#### [Extrait fourni]
----

4. Ainsi qu'il a été dit au point 1, par son jugement du 19 septembre 2007, devenu définitif le 5 décembre 2010 ainsi qu'il ressort de l'arrêt de la cour d'appel de Saint-Denis du 3 avril 2018, le tribunal de grande instance de Saint-Denis a rejeté les conclusions de la société Incana Cambaie tendant à ordonner à la commune de réitérer par acte authentique la vente de la parcelle litigieuse et prononcé la résiliation du bail à construction. La société requérante ne peut donc utilement faire valoir qu'elle serait titulaire de l'option d'achat prévue par ce bail à construction pour soutenir qu'elle aurait intérêt à agir. Par ailleurs, il ne ressort pas des pièces du dossier, contrairement à ses allégations, que la société Incana Cambaie aurait continué d'acquitter ses loyers postérieurement à cette décision du tribunal de grande instance de Saint-Denis, et l'avenant au bail commercial dont elle se prévaut a été conclu avec la seule société Balmy automobile. Enfin, si la société requérante se prévaut de sa qualité de propriétaire des constructions réalisées pendant la durée du bail à construction sur la parcelle litigieuse, il résulte de la lecture de ce bail que ces constructions devaient revenir, en cas de résiliation ou d'expiration de la convention, à la commune. Dès lors, la société requérante ne justifie d'aucun titre à occuper la parcelle lui donnant intérêt pour agir contre la délibération attaquée.

5. Enfin, si la société requérante fait valoir que la commune ne lui a toujours pas versé l'indemnité de résiliation du bail conclu en 1990 en dépit de la reconnaissance par le jugement du 19 septembre 2007 du tribunal de grande instance de Saint-Denis du bien-fondé de cette créance, la délibération attaquée est par elle-même sans incidence sur les conditions de versement de cette indemnité. Dès lors, la société requérante ne peut se prévaloir de cette créance pour justifier d'un intérêt à en demander l'annulation.

----

#### [Données fournies]
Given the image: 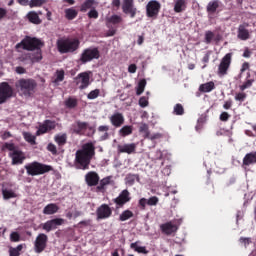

----

#### [Consignes]
**1)** Recopiez à l'identique la partie de l'extrait qui s'ouvre sur les mots contenant « 5. Enfin, si » et se ferme sur « en demander l'annulation. ».
**2)** Veuillez réécrire plus brièvement le paragraphe de l'extrait qui commence par « 5. Enfin, si la société requérante », en gardant ses faits essentiels.
Appuyez-vous uniquement sur l'extrait.

#### [Réponses aux consignes]
**1)**
5. Enfin, si la société requérante fait valoir que la commune ne lui a toujours pas versé l'indemnité de résiliation du bail conclu en 1990 en dépit de la reconnaissance par le jugement du 19 septembre 2007 du tribunal de grande instance de Saint-Denis du bien-fondé de cette créance, la délibération attaquée est par elle-même sans incidence sur les conditions de versement de cette indemnité. Dès lors, la société requérante ne peut se prévaloir de cette créance pour justifier d'un intérêt à en demander l'annulation.

**2)** La société requérante invoque l'indemnité de résiliation du bail conclu en 1990. La commune ne la lui a toujours pas versée, bien que le jugement du 19 septembre 2007 du tribunal de grande instance de Saint-Denis en ait reconnu le bien-fondé. La délibération attaquée n'a toutefois par elle-même aucune incidence sur le versement de cette indemnité. Cette créance ne peut donc justifier un intérêt à en demander l'annulation.